**DOCUMENT EXCERPT**
┄┄┄┄┄┄┄┄┄┄┄┄┄┄┄┄┄┄┄┄

If you are using MySQL 5.6 or later then you can ask the query optimizer what it is doing;
SET optimizer_trace="enabled=on";
## YOUR QUERY
SELECT COUNT(*) FROM transactions WHERE (id < 9000) and user != 11;
##END YOUR QUERY
SELECT trace FROM information_schema.optimizer_trace;
SET optimizer_trace="enabled=off";
You will almost certainly need to refer to the following sections in the MySQL reference Tracing the Optimiser and The Optimizer
Looking at the first explain it appears that the query is quicker probably because the optimizer can use the table B to filter down to the rows required based on the join and then use the foreign key to get the rows in table A.
In the explain it's this bit that is interesting; there is only one row matching and it's using schema.A.b_id. Effectively this is pre-filtering the rows from A which is where I think the performance difference comes from.
| ref | rows | Extra |
| schema.A.b_id | 1 | Using where |
So, as is usual with queries it is all down to indexes - or more accurately missing indexes. Just because you have indexes on individual fields it doesn't necessarily mean that these are suitable for the query you're running.
Basic rule: If the EXPLAIN doesn't say Using Index then you need to add a suitable index.
Looking at the explain output the first interesting thing is ironically the last thing on each line; namely the Extra
In the first example we see
| 1 | SIMPLE | A | .... Using where |
| 1 | SIMPLE | B | ... Using where |
Both of these Using where is not good; ideally at least one, and preferably both should say Using index
When you do
SELECT COUNT(A.id) FROM A WHERE (b_id != 23) AND <condition>;
and see Using where then you need to add an index as it's doing a table scan.
for example if you did
EXPLAIN SELECT COUNT(A.id) FROM A WHERE (Id > 23)
You should see Using where; Using index (assuming here that Id is the primary key and has an index)

┄┄┄┄┄┄┄┄┄┄┄┄┄┄┄┄┄┄┄┄

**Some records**
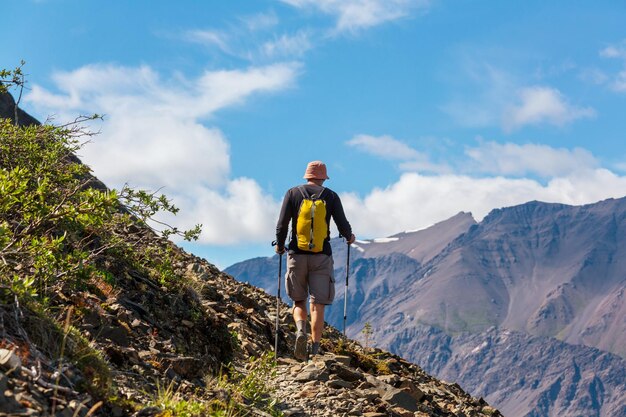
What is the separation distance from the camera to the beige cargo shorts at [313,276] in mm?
14258

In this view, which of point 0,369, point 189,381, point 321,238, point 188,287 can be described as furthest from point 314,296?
point 0,369

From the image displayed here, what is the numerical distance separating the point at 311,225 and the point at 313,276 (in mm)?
1045

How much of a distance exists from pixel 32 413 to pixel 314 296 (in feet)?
28.4

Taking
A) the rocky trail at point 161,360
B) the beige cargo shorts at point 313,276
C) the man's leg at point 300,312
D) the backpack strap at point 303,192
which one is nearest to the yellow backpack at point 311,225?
the backpack strap at point 303,192

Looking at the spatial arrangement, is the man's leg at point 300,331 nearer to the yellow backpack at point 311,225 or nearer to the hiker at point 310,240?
the hiker at point 310,240

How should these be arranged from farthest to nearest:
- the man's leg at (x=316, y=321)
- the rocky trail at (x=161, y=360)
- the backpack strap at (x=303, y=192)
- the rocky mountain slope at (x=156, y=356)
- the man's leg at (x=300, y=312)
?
the man's leg at (x=300, y=312)
the man's leg at (x=316, y=321)
the backpack strap at (x=303, y=192)
the rocky mountain slope at (x=156, y=356)
the rocky trail at (x=161, y=360)

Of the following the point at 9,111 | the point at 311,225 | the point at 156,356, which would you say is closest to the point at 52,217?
the point at 156,356

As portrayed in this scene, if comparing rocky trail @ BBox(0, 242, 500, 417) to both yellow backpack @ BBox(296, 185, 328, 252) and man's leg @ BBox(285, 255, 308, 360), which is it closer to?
man's leg @ BBox(285, 255, 308, 360)

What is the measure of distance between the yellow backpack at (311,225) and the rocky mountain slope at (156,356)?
2169 millimetres

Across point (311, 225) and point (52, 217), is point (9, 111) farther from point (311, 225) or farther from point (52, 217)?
point (52, 217)

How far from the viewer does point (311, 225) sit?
13961mm

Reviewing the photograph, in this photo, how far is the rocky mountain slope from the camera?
7.26 m

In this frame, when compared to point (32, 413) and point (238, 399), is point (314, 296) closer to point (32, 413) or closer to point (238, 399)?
point (238, 399)

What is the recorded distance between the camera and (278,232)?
47.5ft
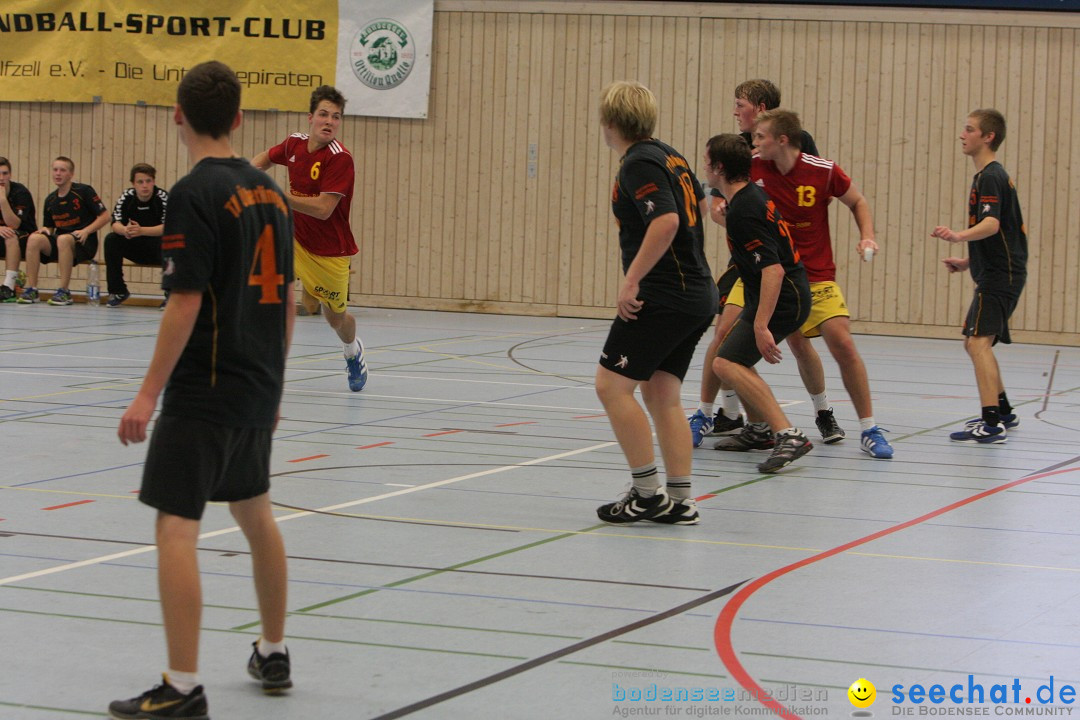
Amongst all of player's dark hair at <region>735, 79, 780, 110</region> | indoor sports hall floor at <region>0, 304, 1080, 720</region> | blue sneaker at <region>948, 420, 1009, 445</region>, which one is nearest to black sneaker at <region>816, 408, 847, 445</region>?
indoor sports hall floor at <region>0, 304, 1080, 720</region>

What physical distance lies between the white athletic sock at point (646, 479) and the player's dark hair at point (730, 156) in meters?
1.66

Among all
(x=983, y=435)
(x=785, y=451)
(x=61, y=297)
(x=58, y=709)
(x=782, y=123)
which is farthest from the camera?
(x=61, y=297)

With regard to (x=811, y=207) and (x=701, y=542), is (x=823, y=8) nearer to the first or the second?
(x=811, y=207)

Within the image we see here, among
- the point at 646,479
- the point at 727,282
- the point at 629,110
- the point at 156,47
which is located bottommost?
the point at 646,479

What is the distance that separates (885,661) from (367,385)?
6.32 m

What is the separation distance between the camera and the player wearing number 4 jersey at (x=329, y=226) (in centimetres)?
895

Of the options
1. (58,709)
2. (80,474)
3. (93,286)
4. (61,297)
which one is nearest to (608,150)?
(93,286)

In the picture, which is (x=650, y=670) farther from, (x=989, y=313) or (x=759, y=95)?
(x=989, y=313)

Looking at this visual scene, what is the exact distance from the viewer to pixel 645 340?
5.23 meters

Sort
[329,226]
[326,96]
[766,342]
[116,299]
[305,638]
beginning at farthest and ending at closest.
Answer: [116,299], [329,226], [326,96], [766,342], [305,638]

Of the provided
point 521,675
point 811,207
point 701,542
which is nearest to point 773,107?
point 811,207

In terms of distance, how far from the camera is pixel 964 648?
12.1 feet

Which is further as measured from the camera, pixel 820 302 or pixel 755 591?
pixel 820 302

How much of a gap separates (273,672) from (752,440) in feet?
14.2
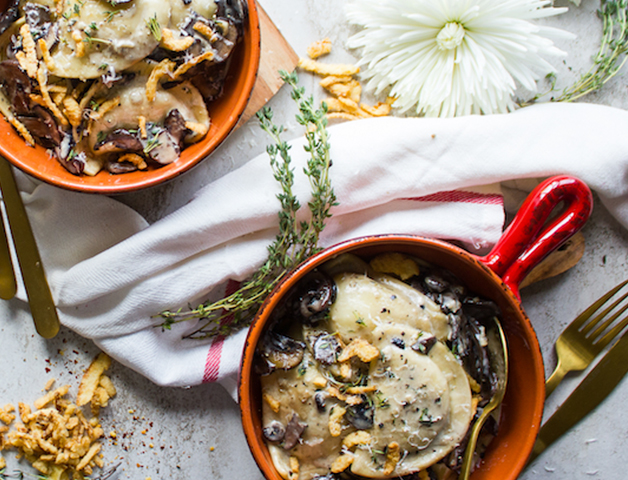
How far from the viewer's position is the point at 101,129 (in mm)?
1314

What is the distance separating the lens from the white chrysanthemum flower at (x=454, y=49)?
143 cm

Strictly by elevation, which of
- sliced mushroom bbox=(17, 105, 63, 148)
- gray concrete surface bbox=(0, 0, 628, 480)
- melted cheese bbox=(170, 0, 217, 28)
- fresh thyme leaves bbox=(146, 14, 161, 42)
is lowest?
gray concrete surface bbox=(0, 0, 628, 480)

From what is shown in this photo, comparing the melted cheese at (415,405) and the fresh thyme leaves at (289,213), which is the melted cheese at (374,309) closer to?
the melted cheese at (415,405)

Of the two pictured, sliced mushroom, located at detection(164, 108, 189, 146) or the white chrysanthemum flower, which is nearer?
sliced mushroom, located at detection(164, 108, 189, 146)

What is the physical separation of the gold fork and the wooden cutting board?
1.13m

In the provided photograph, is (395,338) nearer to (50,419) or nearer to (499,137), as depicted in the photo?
(499,137)

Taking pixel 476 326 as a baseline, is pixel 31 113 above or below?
above

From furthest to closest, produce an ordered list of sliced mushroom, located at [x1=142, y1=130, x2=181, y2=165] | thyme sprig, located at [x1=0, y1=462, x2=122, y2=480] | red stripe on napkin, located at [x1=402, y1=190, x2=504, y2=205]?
thyme sprig, located at [x1=0, y1=462, x2=122, y2=480] → red stripe on napkin, located at [x1=402, y1=190, x2=504, y2=205] → sliced mushroom, located at [x1=142, y1=130, x2=181, y2=165]

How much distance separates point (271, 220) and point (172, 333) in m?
0.45

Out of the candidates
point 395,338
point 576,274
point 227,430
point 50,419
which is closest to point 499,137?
point 576,274

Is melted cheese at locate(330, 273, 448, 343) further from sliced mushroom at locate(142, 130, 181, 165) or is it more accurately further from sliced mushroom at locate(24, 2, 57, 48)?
sliced mushroom at locate(24, 2, 57, 48)

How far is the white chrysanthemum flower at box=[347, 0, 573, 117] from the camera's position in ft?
4.69

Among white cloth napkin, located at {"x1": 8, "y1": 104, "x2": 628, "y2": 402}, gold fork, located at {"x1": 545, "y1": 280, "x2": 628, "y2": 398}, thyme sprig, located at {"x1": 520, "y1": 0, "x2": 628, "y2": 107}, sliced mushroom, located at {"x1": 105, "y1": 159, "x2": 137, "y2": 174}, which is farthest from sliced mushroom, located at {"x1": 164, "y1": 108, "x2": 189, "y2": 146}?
gold fork, located at {"x1": 545, "y1": 280, "x2": 628, "y2": 398}

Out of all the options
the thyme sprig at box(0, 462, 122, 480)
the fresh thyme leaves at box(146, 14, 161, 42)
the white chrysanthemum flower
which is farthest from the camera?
the thyme sprig at box(0, 462, 122, 480)
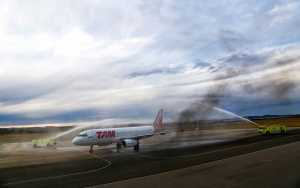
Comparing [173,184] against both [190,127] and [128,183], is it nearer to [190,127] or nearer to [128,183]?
[128,183]

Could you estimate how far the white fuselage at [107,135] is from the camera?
68938mm

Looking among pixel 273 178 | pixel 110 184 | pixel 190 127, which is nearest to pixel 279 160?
pixel 273 178

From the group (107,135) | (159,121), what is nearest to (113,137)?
(107,135)

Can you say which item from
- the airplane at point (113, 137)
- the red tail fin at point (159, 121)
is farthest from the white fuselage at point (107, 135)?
the red tail fin at point (159, 121)

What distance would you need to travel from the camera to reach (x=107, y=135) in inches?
2810

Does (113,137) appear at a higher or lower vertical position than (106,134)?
lower

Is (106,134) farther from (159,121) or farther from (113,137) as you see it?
(159,121)

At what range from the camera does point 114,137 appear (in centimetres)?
7312

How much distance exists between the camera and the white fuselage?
68.9 m

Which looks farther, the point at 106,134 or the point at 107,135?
the point at 107,135

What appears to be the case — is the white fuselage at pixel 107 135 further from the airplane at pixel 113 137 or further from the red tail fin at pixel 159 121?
the red tail fin at pixel 159 121

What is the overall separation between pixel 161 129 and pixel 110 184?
210 ft

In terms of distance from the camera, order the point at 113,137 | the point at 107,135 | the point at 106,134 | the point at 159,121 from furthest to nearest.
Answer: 1. the point at 159,121
2. the point at 113,137
3. the point at 107,135
4. the point at 106,134

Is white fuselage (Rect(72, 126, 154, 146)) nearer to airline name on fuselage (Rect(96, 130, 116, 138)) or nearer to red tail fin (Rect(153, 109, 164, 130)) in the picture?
airline name on fuselage (Rect(96, 130, 116, 138))
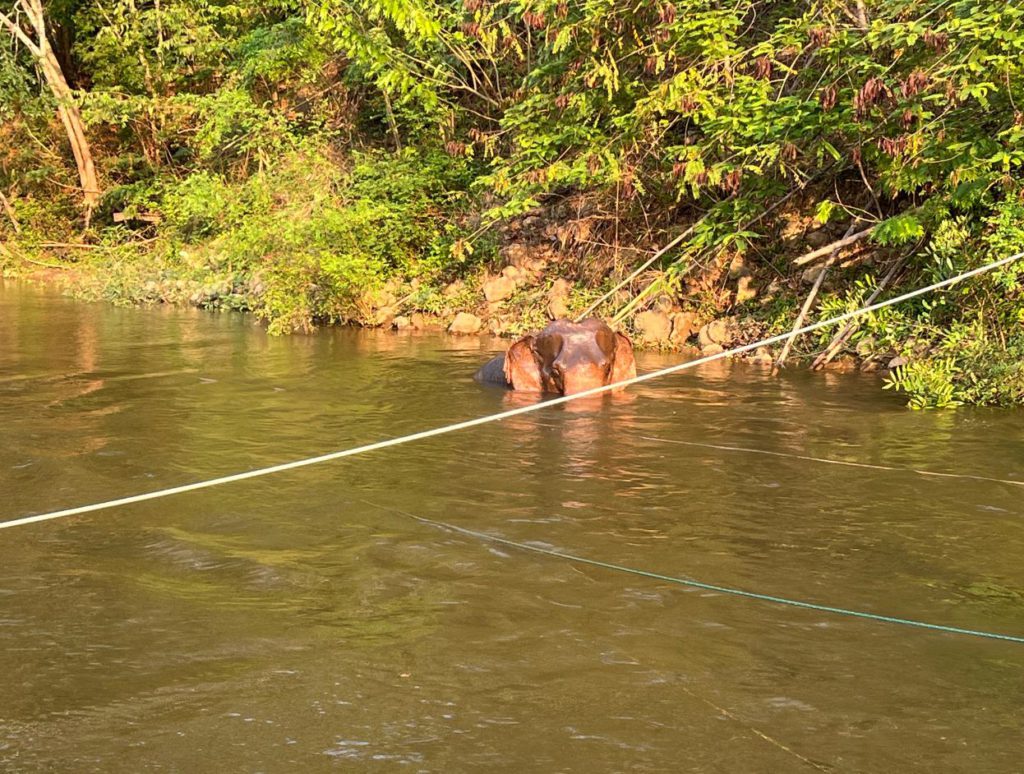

┄┄┄┄┄┄┄┄┄┄┄┄┄┄┄┄┄┄┄┄

**DESCRIPTION OF THE TASK**
Answer these questions from the MySQL query optimization text:
1. Which MySQL versions let you ask the query optimizer what it is doing?
2. In the portion of the first explain singled out as interesting, how many rows match, and what appears under "ref"?
3. According to the basic rule, what must the EXPLAIN say for you not to need a suitable index?

**TASK OUTPUT**
1. MySQL 5.6 or later.
2. One row matches, and "ref" shows schema.A.b_id.
3. It must say "Using Index".